The extension follows a series of notifications from Nasdaq in 2024, indicating that AppTech Payments Corp. did not meet certain listing standards. Specifically, the company failed to maintain the minimum bid price of $1 per share and a minimum of $2.5 million in stockholders’ equity. According to InvestingPro data, the company’s stock has declined by over 75% in the past year, while its current ratio of 0.06 indicates significant challenges in meeting short-term obligations. Subsequently, the company appealed the delisting determination and presented its case at a hearing on January 14, 2025.
The Panel’s decision allows AppTech Payments Corp. to remain listed on the Nasdaq Capital Market, provided it demonstrates compliance with the equity requirement by the end of March. Additionally, the company must publicly disclose any transactions undertaken to increase its equity and provide updated income projections for the next 12 months. The company must also achieve a minimum bid price of $1.00 per share by May 5, 2025.
The Nasdaq Listing and Hearing Review Council retains the right to review the Panel’s decision within 45 days of the written notice. AppTech Payments Corp. will be promptly informed if the Listing Council decides to review the Panel’s decision.
This announcement, based on a press release statement, is a significant development for AppTech Payments Corp. as it works to maintain its status on the Nasdaq and continue its operations without the added challenge of a delisting. Investors looking to track AppTech’s progress toward meeting these requirements can access detailed financial health metrics and real-time alerts through InvestingPro, which currently identifies 8 additional key investment signals for the company.

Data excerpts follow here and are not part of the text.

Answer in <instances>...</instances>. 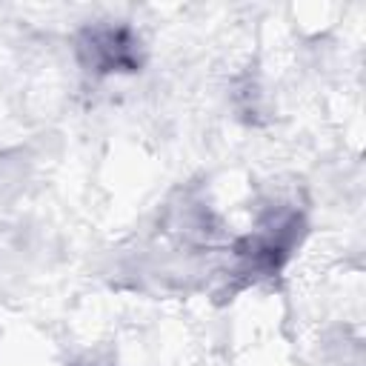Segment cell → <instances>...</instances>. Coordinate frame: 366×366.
Returning <instances> with one entry per match:
<instances>
[{
	"label": "cell",
	"instance_id": "cell-1",
	"mask_svg": "<svg viewBox=\"0 0 366 366\" xmlns=\"http://www.w3.org/2000/svg\"><path fill=\"white\" fill-rule=\"evenodd\" d=\"M94 54L103 69H134L137 66V51L134 40L126 29H109L92 37Z\"/></svg>",
	"mask_w": 366,
	"mask_h": 366
}]
</instances>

In other recent news, AppTech Payments Corp. has regained compliance with Nasdaq’s Minimum Stockholders’ Equity Requirement, according to a recent 8-K filing. The software services company achieved this through two share purchase agreements that brought in a total of $2.5 million, with potential for additional funding as needed. These transactions, along with the settlement of outstanding payables and the recognition of over $940,000 in gains from early debt extinguishment, brought AppTech’s stockholders’ equity balance to $4,146,448.
In parallel, AppTech announced significant changes to its executive team, including the departure of its CEO, Luke D’Angelo, and CFO, Julia Yu. Thomas DeRosa has been appointed as Interim CEO, and Felipe A. Corrado IV will take over as CFO and Treasurer.
These recent developments follow an earlier risk of delisting from the Nasdaq Capital Market due to failure to meet the exchange’s minimum bid price and stockholders’ equity requirements. However, with compliance regained and leadership changes in place, AppTech continues its operations in the financial technology sector.